I didn’t care how much it hurt when I put my weight on the pegs and the seat, lightened up on the bars a bit, did one last check of the mirrors and then I assumed the position–flat on the tank. I pinned the throttle and let out the clutch. The engine wailed. I banged second gear, the front end came up and I pushed on the front of the pegs to move my girth up to settle the matter. I put my head sideways on the bike and sucked in that familiar clutch dust smell, smiled to myself, then in an old habit I peered through the windscreen. Clear day, clear road. I held it wide open and banged gears. The speedo’ swept to the right … past 70mph, past 100mph then past 120, 130, 140 … top gear, I kept it pinned. A brown blur came past me in the oncoming lane—trooper? I didn’t care, not at all. If he followed me to my destination and put me in cuffs I swore I’d paraphrase Keith Richards when the officer demanded an explanation: I am not concerned with your petty rules. At least not right now. Not today.
Blood pumped hard in my head as my eyes began to focus pretty well. A mile went by and I started to breathe normally. Then I let off, tapped the brakes and the bike slowed to what seemed like walking pace——75mph. I slowed a bit more, down to second, back tire and clutch protesting the lower I went.

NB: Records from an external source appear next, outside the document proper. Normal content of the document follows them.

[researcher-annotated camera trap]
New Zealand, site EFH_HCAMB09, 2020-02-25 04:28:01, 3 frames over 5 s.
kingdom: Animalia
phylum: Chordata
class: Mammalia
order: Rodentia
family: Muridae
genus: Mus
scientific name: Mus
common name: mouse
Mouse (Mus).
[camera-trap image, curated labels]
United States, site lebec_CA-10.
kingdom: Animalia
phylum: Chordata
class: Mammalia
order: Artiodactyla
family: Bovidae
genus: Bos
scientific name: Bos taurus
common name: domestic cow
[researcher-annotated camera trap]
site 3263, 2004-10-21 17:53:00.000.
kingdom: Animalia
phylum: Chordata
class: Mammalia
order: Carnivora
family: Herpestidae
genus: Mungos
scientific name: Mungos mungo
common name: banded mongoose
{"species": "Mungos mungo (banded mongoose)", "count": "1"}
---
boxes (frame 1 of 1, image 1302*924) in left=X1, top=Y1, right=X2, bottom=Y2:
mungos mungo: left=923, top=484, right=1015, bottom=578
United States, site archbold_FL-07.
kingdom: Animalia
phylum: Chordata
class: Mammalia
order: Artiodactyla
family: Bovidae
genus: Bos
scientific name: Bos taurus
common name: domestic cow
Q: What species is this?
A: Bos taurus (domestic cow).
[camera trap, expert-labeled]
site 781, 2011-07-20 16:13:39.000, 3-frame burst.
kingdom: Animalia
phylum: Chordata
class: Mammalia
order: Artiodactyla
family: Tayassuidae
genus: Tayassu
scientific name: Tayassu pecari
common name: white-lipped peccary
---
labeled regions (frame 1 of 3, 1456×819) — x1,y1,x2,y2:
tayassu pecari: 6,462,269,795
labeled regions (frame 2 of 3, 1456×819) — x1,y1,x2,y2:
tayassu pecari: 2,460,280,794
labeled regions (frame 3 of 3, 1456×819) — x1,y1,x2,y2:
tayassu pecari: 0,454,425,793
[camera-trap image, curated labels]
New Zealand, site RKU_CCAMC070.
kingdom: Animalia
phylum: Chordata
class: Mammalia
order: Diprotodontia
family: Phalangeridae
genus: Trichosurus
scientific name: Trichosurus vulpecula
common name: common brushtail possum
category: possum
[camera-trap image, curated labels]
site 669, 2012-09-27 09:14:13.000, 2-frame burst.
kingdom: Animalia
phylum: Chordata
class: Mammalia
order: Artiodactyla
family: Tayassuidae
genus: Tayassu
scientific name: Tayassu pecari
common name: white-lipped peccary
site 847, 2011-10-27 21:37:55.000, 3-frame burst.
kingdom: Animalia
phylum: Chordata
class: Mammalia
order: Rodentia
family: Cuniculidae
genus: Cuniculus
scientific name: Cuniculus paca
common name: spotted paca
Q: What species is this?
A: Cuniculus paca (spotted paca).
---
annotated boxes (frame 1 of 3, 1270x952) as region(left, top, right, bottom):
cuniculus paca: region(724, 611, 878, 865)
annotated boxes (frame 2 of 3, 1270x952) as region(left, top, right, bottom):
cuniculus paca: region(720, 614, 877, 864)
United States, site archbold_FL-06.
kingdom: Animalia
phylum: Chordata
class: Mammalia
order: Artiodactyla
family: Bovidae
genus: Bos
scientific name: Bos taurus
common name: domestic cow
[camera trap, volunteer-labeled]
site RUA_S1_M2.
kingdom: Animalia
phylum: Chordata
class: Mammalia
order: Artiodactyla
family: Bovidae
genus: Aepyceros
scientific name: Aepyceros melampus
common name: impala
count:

Then I did the same damn thing all over again, this time laughing like a crazy person in my helmet.
I’d overshot John’s driveway by about a quarter-mile because I was still doing something like 135 mph when I saw it, so I slowed, turned around and started down the gravel. I locked the back brake up a few times on the loose rocks, like I always do, and have done since I was 12 years old, letting off just before the bike goes sideways——fun.
I parked the bike on the cement, and managed to get off just as I felt the pain coming back. I took off my gloves, the helmet and my jacket. The bike’s exhaust was ticking as it cooled in the crisp afternoon air. It’d be snowing in 24 hours.
My wife trundled up with her car eventually. She rolled down the window as she parked by me, the bike and my gear. “I lost you,” she said.
I put the gear in the back seat, took one short look at the bike, then got in the car, the pain in my back returning in nauseating waves.
I reclined the seat and said, “Let’s go.”